Er starb 1981 in London. Seine Frau Jenny Fanny E. überlebte ihren Mann um 21 Jahre und wurde im August 2002 ebenfalls in London beigesetzt.

Einzelnachweise

  1. Titel seiner Arbeit: Untersuchungen über die Massora, ihre geschichtliche Entwicklung und ihren Geist. Lafaire, Hannover, 1925. (Reprograf. Nachdruck bei Olms, Michigan)
  2. Sophie Bayerl: Ernst Jonah Ehrentreu (1896 bis 1981) Bayerischer Lehrer- und Lehrerinnenverband, abgerufen am 5. Juli 2022.
  3. Stadtarchiv München (Hrsg.): Beth ha-Knesseth — Ort der Zusammenkunft. Zur Geschichte der Münchner Synagogen, ihrer Rabbiner und Kantoren. Buchendorfer Verlag, München 1999, ISBN 3-934036-09-0, S. 160.
  4. Die Webseite Alemannia Judaica.de beschreibt diese Nacht und deren Folgen knapp so: "Beim Pogrom im November 1938 wurde die orthodoxe Ohel-Jakob-Synagoge durch SA-Männer demoliert und niedergebrannt; ihre gesamte Innenausstattung, einschließlich der Tora-Rollen, verbrannte. Die Münchener Feuerwehr beschränkte sich darauf, die Nebengebäude vor dem Übergreifen des Brandes zu schützen. Die Kosten für den Abbruch der Brandruine in Höhe von 15.000 RM hatte die jüdische Gemeinde zu tragen."

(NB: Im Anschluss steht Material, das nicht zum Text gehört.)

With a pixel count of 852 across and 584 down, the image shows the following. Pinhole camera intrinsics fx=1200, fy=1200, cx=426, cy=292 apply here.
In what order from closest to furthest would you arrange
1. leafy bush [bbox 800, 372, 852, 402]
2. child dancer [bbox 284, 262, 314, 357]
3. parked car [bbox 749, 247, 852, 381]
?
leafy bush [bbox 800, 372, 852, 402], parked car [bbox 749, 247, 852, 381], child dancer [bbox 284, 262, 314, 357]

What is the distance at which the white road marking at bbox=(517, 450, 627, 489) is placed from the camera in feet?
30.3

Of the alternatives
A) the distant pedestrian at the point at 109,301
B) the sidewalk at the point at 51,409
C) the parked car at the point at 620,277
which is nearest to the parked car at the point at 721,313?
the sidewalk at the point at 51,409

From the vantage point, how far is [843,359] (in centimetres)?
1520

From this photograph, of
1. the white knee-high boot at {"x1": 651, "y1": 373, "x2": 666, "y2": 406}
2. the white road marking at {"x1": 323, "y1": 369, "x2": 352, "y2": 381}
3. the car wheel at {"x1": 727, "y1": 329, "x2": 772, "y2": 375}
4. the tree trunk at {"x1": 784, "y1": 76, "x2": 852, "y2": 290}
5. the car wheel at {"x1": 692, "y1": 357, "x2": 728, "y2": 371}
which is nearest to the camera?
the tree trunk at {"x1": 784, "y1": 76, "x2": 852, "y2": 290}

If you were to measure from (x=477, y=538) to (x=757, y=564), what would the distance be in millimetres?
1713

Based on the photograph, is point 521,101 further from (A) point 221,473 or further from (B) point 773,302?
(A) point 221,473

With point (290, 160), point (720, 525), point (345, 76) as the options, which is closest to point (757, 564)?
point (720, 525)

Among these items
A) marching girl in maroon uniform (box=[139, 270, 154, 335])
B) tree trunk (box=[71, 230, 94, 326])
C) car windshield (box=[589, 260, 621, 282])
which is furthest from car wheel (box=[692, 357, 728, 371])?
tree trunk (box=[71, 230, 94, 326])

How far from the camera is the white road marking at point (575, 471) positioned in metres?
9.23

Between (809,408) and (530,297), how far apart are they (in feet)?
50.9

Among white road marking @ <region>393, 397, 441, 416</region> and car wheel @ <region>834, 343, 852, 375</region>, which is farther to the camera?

  5. Raymond Apple: German rabbinat abroad - Australia. In: European Judaism: A Journal for the New Europe Vol. 45, No. 2 (Autumn 2012), pp. 21-31 (11 pages) Verlag: Berghahn Books
  6. Über die Zeit im Machzikai Hadath gibt es im Buch von Astrid Zajdband: German Rabbis in British Exile: From ‘Heimat’ into the Unknown. Walter de Gruyter, 2016. (zwei Erwähnungen. ohne Seitenzahl)
  7. Bayerisches Hauptstaatsarchiv, Bestand Ministerium für Unterricht und Kultus (MK), Nr. 49580: Wiedergutmachung Ernst Ehrentreu.